Dante Chakravorti: The Way

Dante Chakravorti, setter on UCI’s men’s volleyball team, was one of the most enjoyable people I’ve had the pleasure of conversing with. When you speak to an athlete about their sport, you expect at least some level of knowledge. Dante was on a whole other level. He was incredibly knowledgeable about volleyball and was willing to explain everything about anything. Just sitting with him for a brief period of time, I learned so much. His appreciation for the sport, teammates, coaches, and fans was unbelievably refreshing. He spoke so highly of everyone involved. From the coaching and training staff to the fans who come out and support, and of course, his phenomenal teammates. With his dedication, vibrant energy, and passion for the sport, Dante is exactly where he belongs. He states that he wouldn't have it any other way, nor should he.

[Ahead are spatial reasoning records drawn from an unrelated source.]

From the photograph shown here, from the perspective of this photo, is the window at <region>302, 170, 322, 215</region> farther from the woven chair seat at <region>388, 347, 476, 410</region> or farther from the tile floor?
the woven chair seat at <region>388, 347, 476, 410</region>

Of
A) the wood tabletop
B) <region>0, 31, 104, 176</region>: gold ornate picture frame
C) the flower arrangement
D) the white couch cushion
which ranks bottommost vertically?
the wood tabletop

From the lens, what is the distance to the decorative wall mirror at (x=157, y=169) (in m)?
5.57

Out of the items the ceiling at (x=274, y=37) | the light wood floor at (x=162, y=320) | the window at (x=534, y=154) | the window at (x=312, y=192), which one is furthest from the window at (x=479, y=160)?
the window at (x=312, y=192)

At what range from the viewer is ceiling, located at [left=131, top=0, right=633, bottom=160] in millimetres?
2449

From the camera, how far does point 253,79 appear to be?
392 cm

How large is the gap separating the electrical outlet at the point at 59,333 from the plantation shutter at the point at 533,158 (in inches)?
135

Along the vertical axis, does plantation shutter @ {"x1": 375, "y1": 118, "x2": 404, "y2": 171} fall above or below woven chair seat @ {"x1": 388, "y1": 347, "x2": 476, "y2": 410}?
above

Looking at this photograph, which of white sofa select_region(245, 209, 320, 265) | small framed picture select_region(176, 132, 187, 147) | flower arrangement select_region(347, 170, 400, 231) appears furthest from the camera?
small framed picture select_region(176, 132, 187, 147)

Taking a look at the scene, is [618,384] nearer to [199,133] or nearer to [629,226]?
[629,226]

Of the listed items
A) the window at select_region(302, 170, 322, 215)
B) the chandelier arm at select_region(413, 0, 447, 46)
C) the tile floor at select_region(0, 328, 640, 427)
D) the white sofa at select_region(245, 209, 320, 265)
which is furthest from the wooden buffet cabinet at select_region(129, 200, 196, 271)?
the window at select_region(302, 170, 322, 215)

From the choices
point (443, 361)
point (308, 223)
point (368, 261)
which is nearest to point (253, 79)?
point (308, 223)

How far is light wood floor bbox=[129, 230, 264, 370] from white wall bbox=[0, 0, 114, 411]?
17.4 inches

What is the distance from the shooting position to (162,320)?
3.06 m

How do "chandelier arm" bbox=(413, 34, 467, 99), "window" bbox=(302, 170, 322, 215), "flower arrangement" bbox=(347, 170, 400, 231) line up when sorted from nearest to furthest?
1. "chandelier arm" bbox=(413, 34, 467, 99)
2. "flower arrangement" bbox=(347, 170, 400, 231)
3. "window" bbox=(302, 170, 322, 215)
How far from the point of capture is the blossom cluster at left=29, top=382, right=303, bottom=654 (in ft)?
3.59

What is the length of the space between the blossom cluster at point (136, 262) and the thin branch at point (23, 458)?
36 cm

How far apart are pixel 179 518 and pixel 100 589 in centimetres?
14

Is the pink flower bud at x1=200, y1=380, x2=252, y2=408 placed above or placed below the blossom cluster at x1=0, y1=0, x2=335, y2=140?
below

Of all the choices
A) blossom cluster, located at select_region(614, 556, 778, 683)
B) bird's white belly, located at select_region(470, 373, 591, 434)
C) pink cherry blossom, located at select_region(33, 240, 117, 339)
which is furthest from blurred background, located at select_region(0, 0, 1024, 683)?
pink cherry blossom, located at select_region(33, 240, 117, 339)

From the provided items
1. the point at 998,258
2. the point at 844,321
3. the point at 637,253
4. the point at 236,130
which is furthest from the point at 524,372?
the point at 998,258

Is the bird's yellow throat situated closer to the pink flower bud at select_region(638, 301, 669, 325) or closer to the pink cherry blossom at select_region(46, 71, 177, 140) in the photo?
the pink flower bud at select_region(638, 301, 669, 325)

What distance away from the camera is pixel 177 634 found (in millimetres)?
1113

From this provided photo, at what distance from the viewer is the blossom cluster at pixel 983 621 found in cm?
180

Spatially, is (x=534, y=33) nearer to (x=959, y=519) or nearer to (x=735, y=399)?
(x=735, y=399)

Where are you originally from and how did you get into volleyball?

I was originally born in Plano, Texas which is just outside of Dallas. My family moved when I was two or three to Chicago, Illinois. We lived downtown in the city until I was five. Then I moved to a village called Glencoe, Illinois which is where I went to school and grew up. I played mainly basketball and soccer growing up but I tried playing as many sports as I could because I liked playing after school. Both my parents worked so it was either play sports or go to the library. I started mainly playing volleyball in middle school because my mom played back in Italy. She suggested I go out for the team so I tried out, I made it, and I liked it. From there I kept playing through high school and club. I’m lucky enough to play out here now.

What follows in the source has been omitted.